Requirement: Only one stretch of the data below should be repeated: the lines from the line containing "class: Mammalia" through the line containing "common name: domestic cow", inclusive, exactly as they are.

Extracted entries:
- - - - - - -
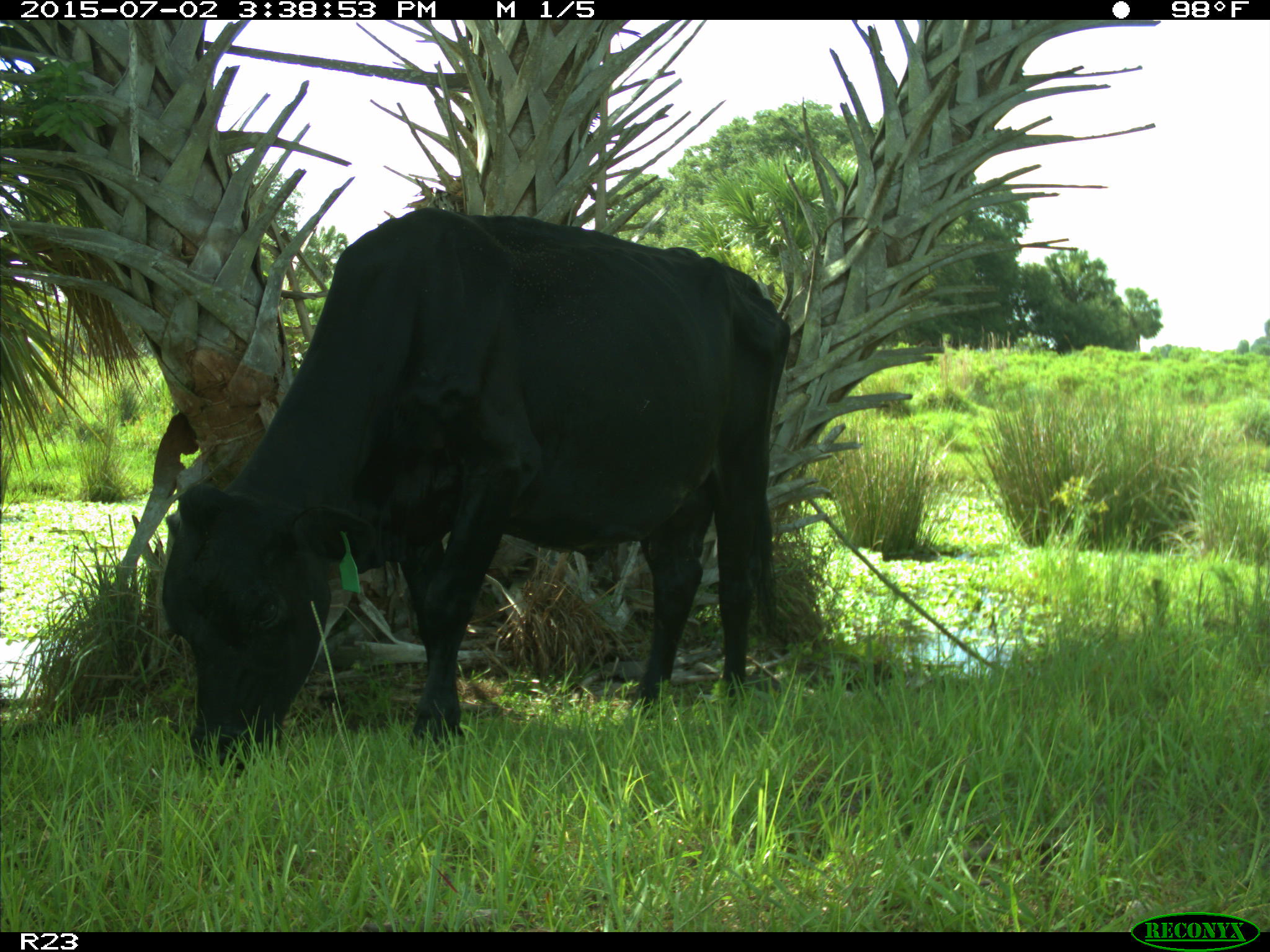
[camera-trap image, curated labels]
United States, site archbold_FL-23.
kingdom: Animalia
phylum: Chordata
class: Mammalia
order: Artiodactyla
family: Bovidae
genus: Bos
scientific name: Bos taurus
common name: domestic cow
- - - - - - -
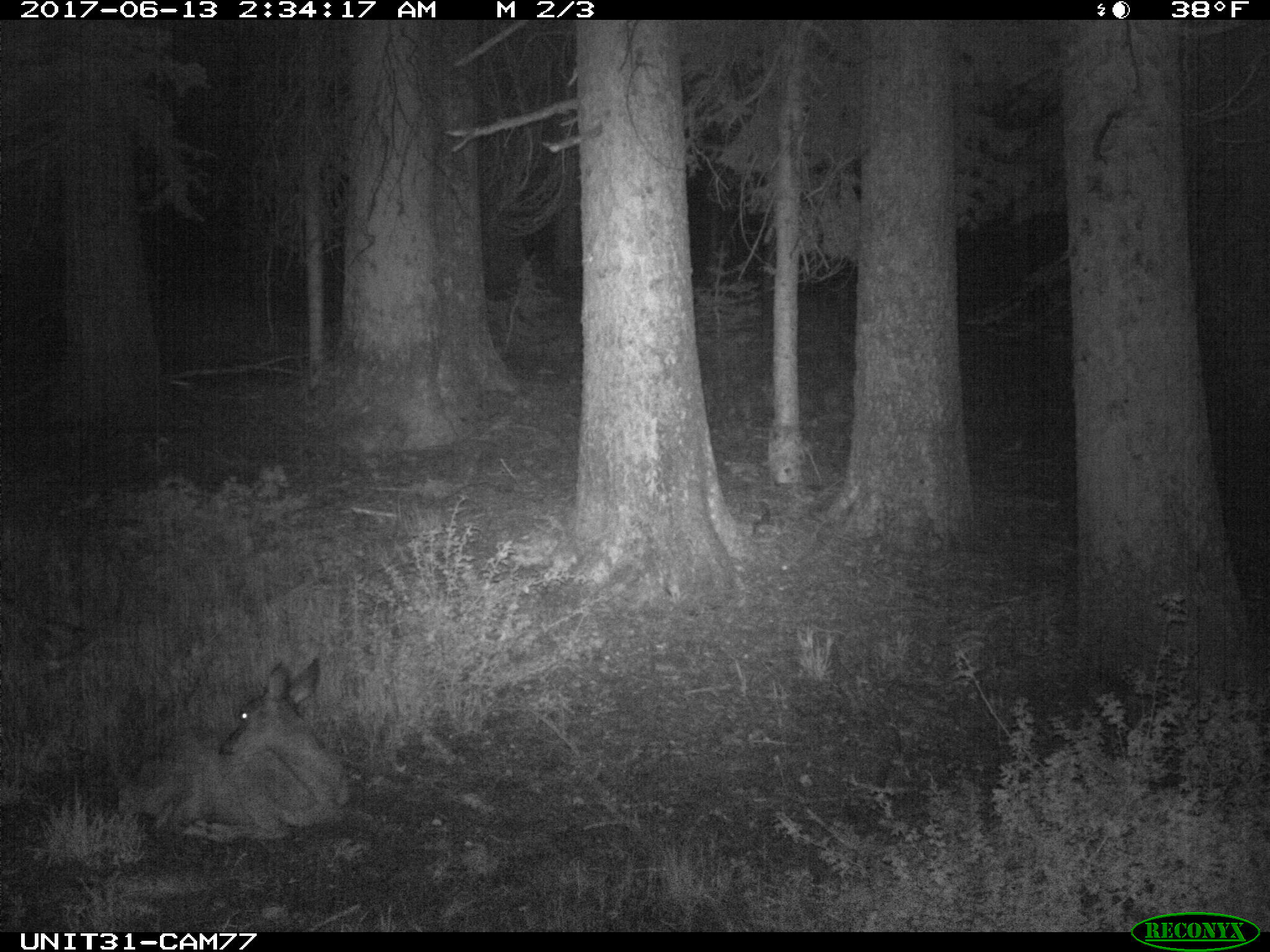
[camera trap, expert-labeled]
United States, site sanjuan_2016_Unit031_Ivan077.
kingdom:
- - - - - - -
Response to the task:
class: Mammalia
order: Artiodactyla
family: Bovidae
genus: Bos
scientific name: Bos taurus
common name: domestic cow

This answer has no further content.